Recently my hubby and I had our annual wellness checks. For the first time in several years, I wasn’t dreading mine. Why? Because I had already seen the improvement in my health through my bloodwork results. I’ve been ‘practicing what I preach’ this past year, and it’s been working.
You know, I share a lot of health and wellness information here on the blog, but sometimes it’s good to know how people actually put the information to use. With that in mind, I thought I’d share a little of my personal journey. I hope it will encourage you in yours.
If you’ve been following the blog for very long, you probably know I live with fibromyalgia. That’s kind of where this story begins….
Don’t worry — I’m not going to go through all that. BUT by 2019, my fibromyalgia pain had gotten so bad that I was extremely sedentary. Moving hurt, but sitting so much came with its own set of problems. Then came 2020, and suddenly, the little bit of movement I was getting by going out and doing things came to a standstill. I became more and more deconditioned, and like many people during the pandemic, I began to gain weight.
The Turning Point
One day as I was at the doctor for my Osteopathic Manipulative Treatment, she made the comment that my hip pain was the kind of pain they saw in long-haul truckers because they sit so much. I knew right then that if I wanted my pain to get better I had to start moving.
I started working to increase my daily movement, then I started walking — very short distances. As time went on, I was able to build on that, and by last summer, we were routinely walking a mile or so several times a week.
By the time I went for my wellness visit last year, my pain was hugely improved and my bloodwork was better, but my cholesterol was still higher than ideal. And although my glucose was normal, my A1c was knocking at the door of prediabetes. That was a SERIOUS wake-up call. I knew it was time to start making some more health changes.
Small Changes, Big Difference
I’ve often written about the importance of making small changes rather than trying to change everything all at once – they can take longer for you to get visible results, but they allow you to make changes you can actually stick with.
So that’s where I started. My first step to making more changes was to sit down and really assess where I was and where I wanted to be. I also had to explore my resistance around changing my diet, because I just didn’t want to feel deprived as I was trying to lose weight. If I did, I wouldn’t be able to stick with it. I wrestled with this for months, but journalling through all this resistance finally allowed me to see how not changing wasn’t really an option and showed me how I could eat healthfully and still have the foods I really love.

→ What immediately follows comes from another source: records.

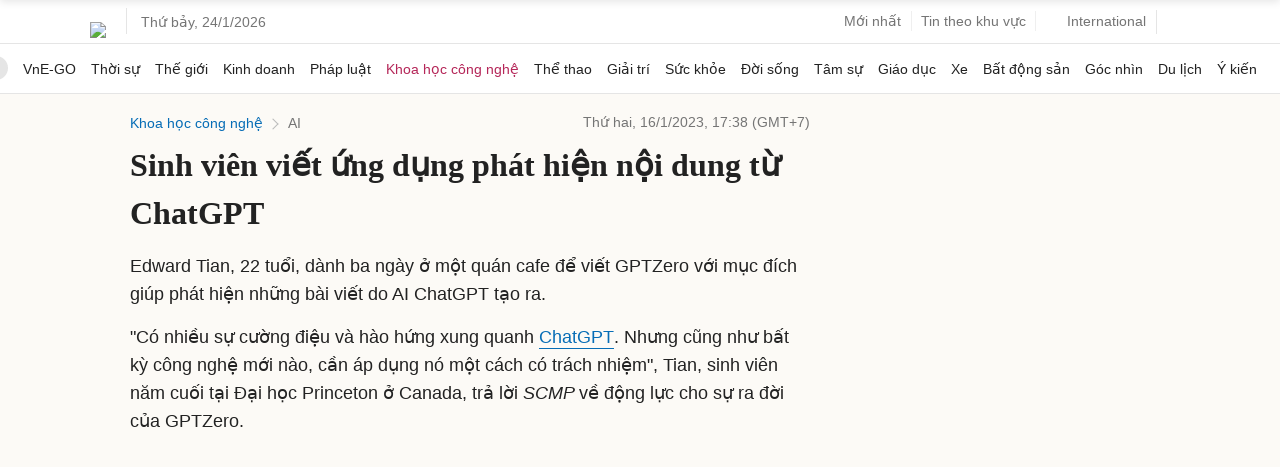

--- FILE ---
content_type: text/html; charset=utf-8
request_url: https://www.google.com/recaptcha/api2/aframe
body_size: 153
content:
<!DOCTYPE HTML><html><head><meta http-equiv="content-type" content="text/html; charset=UTF-8"></head><body><script nonce="SN3ODma-aZJz6AbPW3hVlA">/** Anti-fraud and anti-abuse applications only. See google.com/recaptcha */ try{var clients={'sodar':'https://pagead2.googlesyndication.com/pagead/sodar?'};window.addEventListener("message",function(a){try{if(a.source===window.parent){var b=JSON.parse(a.data);var c=clients[b['id']];if(c){var d=document.createElement('img');d.src=c+b['params']+'&rc='+(localStorage.getItem("rc::a")?sessionStorage.getItem("rc::b"):"");window.document.body.appendChild(d);sessionStorage.setItem("rc::e",parseInt(sessionStorage.getItem("rc::e")||0)+1);localStorage.setItem("rc::h",'1769244716198');}}}catch(b){}});window.parent.postMessage("_grecaptcha_ready", "*");}catch(b){}</script></body></html>

--- FILE ---
content_type: application/javascript; charset=utf-8
request_url: https://fundingchoicesmessages.google.com/f/AGSKWxV3GRKneaXAc5l8d4GhrcFpKQGXx7QC_w17Q4Fg7riH4SnTsyeIozlcUy_vVBafB8pyESgqDs48g6vktW3BdvKSPQ_rj0GjrmZqS_sXyOOXpIXSNfLWJyBLkvrF-LdPrqcyLstnnwSl2_YdUkxovwKY7q9-qMZAfwaW2npeSjJwv64xJRFqSlDbr9jn/_/contads./getrcmd.js?_160x300./adsbanner-_adsetup_
body_size: -1289
content:
window['27c89f0e-45cb-4626-8fcf-d58666685d60'] = true;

That’s where those small changes were really useful. As we talked about in Do Small Changes Really Make a Difference, I decided to conduct a little experiment on myself. I only made two small changes — I started eating my veggies first, and I stopped having sugar in my coffee after my first cup in the morning. I’ve been able to stick with those two small changes, and now that those two habits are established, I’ve been able to add more small habits to them.
Now that my healthy eating habits were actually habits, I knew I needed to get more consistent with my exercise. Exercise is a vital component of keeping blood sugar stable, and I wasn’t getting a whole lot of walking in during the colder months. I had slowly been working up to exercising at least 3 times a week, but I was still having trouble being consistent. I really needed to make it a habit.
I decided to use BJ Fogg’s Tiny Habits framework to develop my exercise habit.
I started with 5 minutes of exercise each weekday. This could consist of some type of stretching, cardiovascular or strength-training exercise, or yoga. It didn’t really matter what type of exercise I did as long as I exercised for 5 minutes. Of course, I could add more time (and often did), but I did at least five minutes for each of those five days.
This past month, I increased the time to 10 minutes each weekday, and I’ll just continue to build on slowly. Again, I don’t limit myself to 10 minutes; that’s just the minimum time I aim toward for each weekday. On days when I’m dealing with fibromyalgia symptoms, I stick with some light stretching or go to the pool. It’s important to work with your body; you want to go forward, not backward.
I’m still not 100% consistent – with fibromyalgia, there are days when any type of exercise is too much. And of course, there are those days when ‘things just happen’ that keep me from exercising, but having that ‘exercise appointment’ on my schedule helps me at least think about it. Then I can make a conscious decision to skip it if I need to, and just get back to it the next day.
The Results So Far
With these changes, my total cholesterol went down 23 points, my LDL (bad) cholesterol went down 15 points, and my glucose decreased by 8 points, compared to last year. I’m also 10 pounds lighter. These changes didn’t happen quickly, and I’m not where I want to be yet, but they’ve helped me move much closer to being the healthiest ‘me’ I can be.
As we talked about in How NOT to Feel Worse When Starting to Exercise, starting out small as I did “isn’t glamorous and it doesn’t give us fast results. What it does give us is a lifestyle change that we can stick with.” Now that I’ve established healthy behaviors I can stick with, I can continue to build my health (even at this age!) and be as healthy as possible for me.
If you’re struggling with making some health and wellness changes, I hope that me sharing my journey will encourage you. If you’re having success with living a healthy lifestyle, I’d love for you to share what’s working for you in the comments!